To our knowledge, this is the only recent study that has evaluated health service use before and after Indigenous residential treatment and the only study assessing the impact of indigenous healing practices on health service use rates. However, the effect on ED visit numbers has been studied in other settings. For instance, in a cohort study evaluating health service outcomes comparing patients receiving mental health services and OAT to OAT alone, those receiving concurrent mental health and OAT services had higher rates of substance-related ED visits [54]. The higher rate may be related to patients’ higher health service needs with multiple comorbidities or limited access to sufficient, appropriate or specialized services in the community to prevent the need for acute care services [42, 55,56,57]. Future research should be undertaken to further explore how Indigenous residential treatment effectively improves health service outcomes, particularly in the context of trauma-informed practices in Indigenous communities.

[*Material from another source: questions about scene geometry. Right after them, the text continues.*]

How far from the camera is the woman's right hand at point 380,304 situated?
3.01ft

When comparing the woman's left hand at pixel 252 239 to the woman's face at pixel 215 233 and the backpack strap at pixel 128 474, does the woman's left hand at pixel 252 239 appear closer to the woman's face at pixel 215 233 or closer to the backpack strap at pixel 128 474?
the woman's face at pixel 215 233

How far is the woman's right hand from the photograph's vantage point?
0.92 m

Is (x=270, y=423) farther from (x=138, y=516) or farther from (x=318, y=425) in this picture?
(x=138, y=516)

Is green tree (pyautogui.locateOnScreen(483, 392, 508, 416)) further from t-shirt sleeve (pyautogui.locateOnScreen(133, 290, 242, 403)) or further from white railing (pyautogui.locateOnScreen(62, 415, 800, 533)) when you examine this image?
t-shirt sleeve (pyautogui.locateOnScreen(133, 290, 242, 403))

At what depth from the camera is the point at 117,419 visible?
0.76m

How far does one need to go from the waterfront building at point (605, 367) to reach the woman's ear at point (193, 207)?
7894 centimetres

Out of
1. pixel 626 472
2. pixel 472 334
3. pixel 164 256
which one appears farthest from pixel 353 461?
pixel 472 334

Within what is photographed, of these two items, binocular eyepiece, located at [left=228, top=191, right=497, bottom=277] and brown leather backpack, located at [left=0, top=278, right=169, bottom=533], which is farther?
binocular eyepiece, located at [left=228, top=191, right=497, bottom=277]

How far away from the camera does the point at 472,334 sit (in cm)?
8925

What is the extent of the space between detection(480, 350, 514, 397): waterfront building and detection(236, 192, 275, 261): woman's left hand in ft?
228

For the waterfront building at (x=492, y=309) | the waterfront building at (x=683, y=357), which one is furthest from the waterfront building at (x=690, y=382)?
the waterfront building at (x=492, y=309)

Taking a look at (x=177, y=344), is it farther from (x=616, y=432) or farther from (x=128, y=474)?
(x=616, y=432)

Some limitations in the current study require consideration. First, recall and social-desirability bias could be present when using self-reported data, especially for socially stigmatized and criminalized behaviors (such as primary substance use in this study). Second, this study utilized a very specific sample of patients in a residential treatment program in northern Ontario, limiting the generalizability of the findings. Third, the follow-up time to evaluate health service use data was shorter than anticipated because of the program’s suspension due to COVID-19 leading to interruptions in data collection. The lack of significant associations may have been different if recruitment times were longer leading to a larger IHSS sample size. Fourth, although we considered several factors associated with health service use, there is potential for unmeasured confounding. Lastly, it is important to note that when using secondary administrative health data there is potential for data entry errors, incomplete or inaccurate capture of data, and missing values.

Conclusion

In summary, the IHSS group has some changes in client characteristics (more off-reserve, more prior OAT, more patients with problematic opioid and stimulant use) associated with a higher likelihood of dropping out of treatment. But despite this, the treatment completion rates overall are similar. So when we adjust the completion rates for patient characteristics, the IHSS group has better retention. The result from this study clearly indicates that clients benefitted from both the evidence-based treatment model, Seeking Safety, and traditional healing practices with regards to completing the program. The atrocities, oppression, and multiple losses the Indigenous people endured in Canada, motivated Elders, leaders, and communities to embrace their strength, resilience and to move forward toward healing practices and ceremonies to reclaim their dignity and traditional healing practices [3, 14, 53]. Our results suggest a need to develop more comprehensive treatment strategies specific to Indigenous people who experience trauma and substance use to maximize the benefits of treatment.